Эта великая иллюзия, идея новой общины, основанной на сплоченности, базировалась на представлении о том, что все прежние формы неравенства волшебным образом исчезнут. Однако в действительности социальная ситуация, существовавшая в римском обществе, превращала идею такой сплоченности в недостижимый идеал, пустую надежду, оставлявшую в сердцах, полных моральных предрассудков, тяжелый отпечаток. Социальная ситуация не позволяла первым обращенным христианам достичь великого идеала Павла: безраздельной сплоченности «во Христе». Покровители и ученики Павла, так же как и его последователи, отнюдь не были людьми простодушными, не были они и обездоленными и угнетенными, как это может выглядеть в свете современных романтических представлений. Если бы они были таковыми, то, вполне вероятно, что и идеал Павла проще было бы осуществить. Они были людьми, скорее, богатыми, которые зачастую много путешествовали, имели разветвленные социальные контакты и возможность выбора, подвергаясь тем самым потенциальной опасности «раздвоения сердца», бывая в домах отнюдь Не бедных людей: во всяком случае встречаясь не только с бедными крестьянами «движения Иисуса» в Палестине или с членами оседлых иудейских колоний, замкнуто живущих в Кумране. «Следовать за Иисусом», переезжая из селения в селение в Палестине или Сирии, «избрать Закон», отказавшись от «воли собственного разума», странствуя вместе с монахами по Иудейской пустыне, — значительно сложнее, чем посещать «священные собрания» в больших процветающих городах, та ких как Коринф, Эфес или Рим. Мы видим, как в течение двух первых веков истории христианской Церкви в нее вливается огромный поток из «высшего общества» городов: поток людей, совсем не похожих на евангельских крестьян.
Герма
Достаточно присмотреться к христианской общине Рима, например 120 года, то есть такой, в которой обнаруживаются принципы, отраженные в «Пастыре» Гермы, чтобы понять, что именно она из себя представляет. Религиозные группы содержали все элементы, позволявшие любому студенту, изучающему старые религии, заметить, что они противоположны качествам «паулинистской» городской общины; именно так дело и обстояло.

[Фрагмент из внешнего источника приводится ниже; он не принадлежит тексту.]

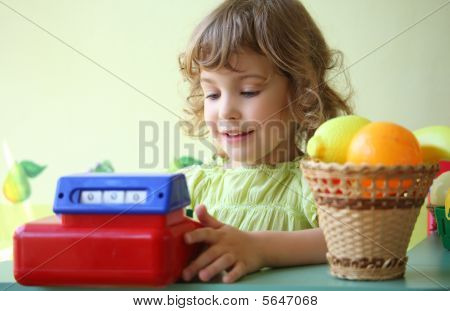 Little Girl Plays Shop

Герма был пророком, поглощенным идеей сохранения сплоченности «простых сердец» в среде верующих. Он горячо и страстно желал, чтобы в общине царила «детская» невинность, лишенная коварства, честолюбия и страха «разобщенных сердец». Особенные опасения вызывали у Гермы грехи, рожденные стремлением к достижению успеха в обществе. В Риме Церковь поддерживалась богатыми покровителями, принадлежавшими при этом к языческим общинам, которые обеспечивали им защиту и авторитет в обществе. Неудивительно, что заботы влиятельных христиан не ограничивались религиозными устремлениями и взаимоотношениями с другими верующими, поскольку они должны были вести свои собственные дела, а значит, поддерживать контакты с друзьями–язычниками. Богатство их домов и будущее детей имело для них не меньшее значение, чем вопросы религиозные. Все эти заботы служили для них постоянным источником напряжения и беспокойства, свойственных «разобщенным сердцам». Герма не сомневался в том, что эти люди играли важнейшую роль в зажиточных христианских общинах: вокруг них, словно вокруг ствола могучего дерева, вьется цветущая виноградная лоза крепкой религиозной общины.

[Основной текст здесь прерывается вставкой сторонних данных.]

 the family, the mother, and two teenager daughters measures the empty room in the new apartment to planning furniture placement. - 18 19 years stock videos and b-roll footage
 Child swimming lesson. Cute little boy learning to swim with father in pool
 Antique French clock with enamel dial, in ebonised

«Будь терпелив, не давай воли гневу, всегда улыбайся», — Герма, проповедовавший все это, сам вовсе не был человеком с «простым сердцем». Процветающий и корыстолюбивый раб в богатом доме, он был одержим сексуальным влечением к своей госпоже, которая, хотя и была добропорядочной христианкой, всегда просила его помочь ей раздеться донага перед купанием в Тибре! Он часто мог наблюдать разрушительные последствия, к которым приводило коварство «разобщенных сердец» богатых христианских покровителей, священников и пророков, соперничающих между собой. Между тем Герма помещает большую часть своего сочинения на задний план классической аркадской идиллии и формулирует свои идеи, вполне успешно занимаясь виноградарством в собственном, пусть маленьком, но вполне комфортабельном поместье в окрестностях Рима.
Как удачно заметил Ортега–и–Гассет, «самыми важными для нас добродетелями мы считаем те, которыми сами не обладаем». Большая часть истории первых христианских Церквей — это история упорных поисков равновесия людьми, идеал которых — верность «простых сердец» друг другу и Христу — постоянно рушился из–за объективной сложности их интеграции в социальное общество средиземноморской Цивилизации. К слову заметим, что стремление к сплоченности означало для городских христианских общин долгие годы поисков новой морали и новой формы религиозной общности, способной представить новый идеал внутри Церкви и для внешнего мира.
Изобретение строгого порядка
Вероятно, весной 56 года Павел пишет коринфской общине, что «Бог не есть Бог неустройства, но мира. Так бывает во всех церквах у святых…» Довольно часто в своих словах Павел подчеркивает крайнюю сложность ситуации: в данном случае он указывает на необходимость проповедовать Писание на языках, понятных для всех. Как мы могли убедиться, христианские церкви в городах находились под покровительством глав уважаемых и процветающих фамилий. Члены этих семейств могли благосклонно принять некоторые ритуальные действия, символизирующие сплоченность христиан. Однако если не считать среды изгнанников и маргиналов, а христианские общины первых трех веков не имели к ней отношения, городская жизнь не могла базироваться на каких бы то ни было крайних проявлениях. Чтобы «простота сердца» сохранилась в христианских церквях и укоренилась среди недоверчивых язычников в условиях городской жизни, полной постоянных конфликтов, для начала она должна была стать нормой жизни в группах, сознательно структурированных и придерживаю щихся определенного порядка.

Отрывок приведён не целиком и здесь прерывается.